Work to be completed: Convert the rows below into a JSON list of strings, one string per line, and skip any blank lines.

Stored rows:
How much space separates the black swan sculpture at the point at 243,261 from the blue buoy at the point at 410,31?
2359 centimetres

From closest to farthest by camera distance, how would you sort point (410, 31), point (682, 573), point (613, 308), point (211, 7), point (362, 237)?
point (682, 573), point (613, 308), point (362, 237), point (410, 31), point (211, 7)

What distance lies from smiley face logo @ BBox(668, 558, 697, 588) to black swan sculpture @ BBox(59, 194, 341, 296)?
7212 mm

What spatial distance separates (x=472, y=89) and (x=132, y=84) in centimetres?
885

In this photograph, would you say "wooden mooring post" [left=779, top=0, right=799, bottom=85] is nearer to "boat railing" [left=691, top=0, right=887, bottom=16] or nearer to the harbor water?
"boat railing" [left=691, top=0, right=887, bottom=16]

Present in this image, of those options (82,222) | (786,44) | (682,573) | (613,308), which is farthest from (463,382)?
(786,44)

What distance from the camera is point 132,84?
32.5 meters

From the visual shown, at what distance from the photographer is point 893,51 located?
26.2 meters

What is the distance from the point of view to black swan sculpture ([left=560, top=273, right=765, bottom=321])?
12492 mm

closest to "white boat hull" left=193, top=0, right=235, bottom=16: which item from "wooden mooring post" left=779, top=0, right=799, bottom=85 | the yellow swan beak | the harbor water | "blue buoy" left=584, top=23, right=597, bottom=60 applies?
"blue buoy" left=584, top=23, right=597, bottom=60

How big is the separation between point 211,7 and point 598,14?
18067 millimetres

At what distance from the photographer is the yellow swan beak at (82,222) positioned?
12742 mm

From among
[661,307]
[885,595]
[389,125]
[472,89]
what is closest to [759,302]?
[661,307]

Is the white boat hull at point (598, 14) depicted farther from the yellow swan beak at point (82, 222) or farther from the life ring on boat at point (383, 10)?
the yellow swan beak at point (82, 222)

Task result:
[
  "How much space separates the black swan sculpture at the point at 243,261 from the blue buoy at the point at 410,31?",
  "2359 centimetres",
  "From closest to farthest by camera distance, how would you sort point (410, 31), point (682, 573), point (613, 308), point (211, 7), point (362, 237)?",
  "point (682, 573), point (613, 308), point (362, 237), point (410, 31), point (211, 7)",
  "What distance lies from smiley face logo @ BBox(668, 558, 697, 588) to black swan sculpture @ BBox(59, 194, 341, 296)?",
  "7212 mm",
  "What spatial distance separates (x=472, y=89) and (x=132, y=84) in centimetres?",
  "885",
  "In this photograph, would you say \"wooden mooring post\" [left=779, top=0, right=799, bottom=85] is nearer to \"boat railing\" [left=691, top=0, right=887, bottom=16] or nearer to the harbor water?",
  "\"boat railing\" [left=691, top=0, right=887, bottom=16]",
  "Present in this image, of those options (82,222) | (786,44) | (682,573) | (613,308), which is farthest from (463,382)?",
  "(786,44)",
  "What distance from the camera is point 132,84?",
  "32.5 meters",
  "From the visual shown, at what distance from the photographer is point 893,51 located?",
  "26.2 meters",
  "What is the distance from the point of view to black swan sculpture ([left=560, top=273, right=765, bottom=321])?",
  "12492 mm",
  "closest to \"white boat hull\" left=193, top=0, right=235, bottom=16: which item from \"wooden mooring post\" left=779, top=0, right=799, bottom=85 | the yellow swan beak | the harbor water | \"blue buoy\" left=584, top=23, right=597, bottom=60 applies?",
  "\"blue buoy\" left=584, top=23, right=597, bottom=60",
  "How big is the separation between point 211,7 and point 598,14?",
  "18067 millimetres",
  "At what distance from the photographer is the yellow swan beak at (82,222) positioned?",
  "12742 mm",
  "From among",
  "[661,307]",
  "[885,595]",
  "[389,125]",
  "[472,89]",
  "what is closest to [759,302]?",
  "[661,307]",
  "Is the white boat hull at point (598, 14) depicted farther from the yellow swan beak at point (82, 222) or farther from the life ring on boat at point (383, 10)?",
  "the yellow swan beak at point (82, 222)"
]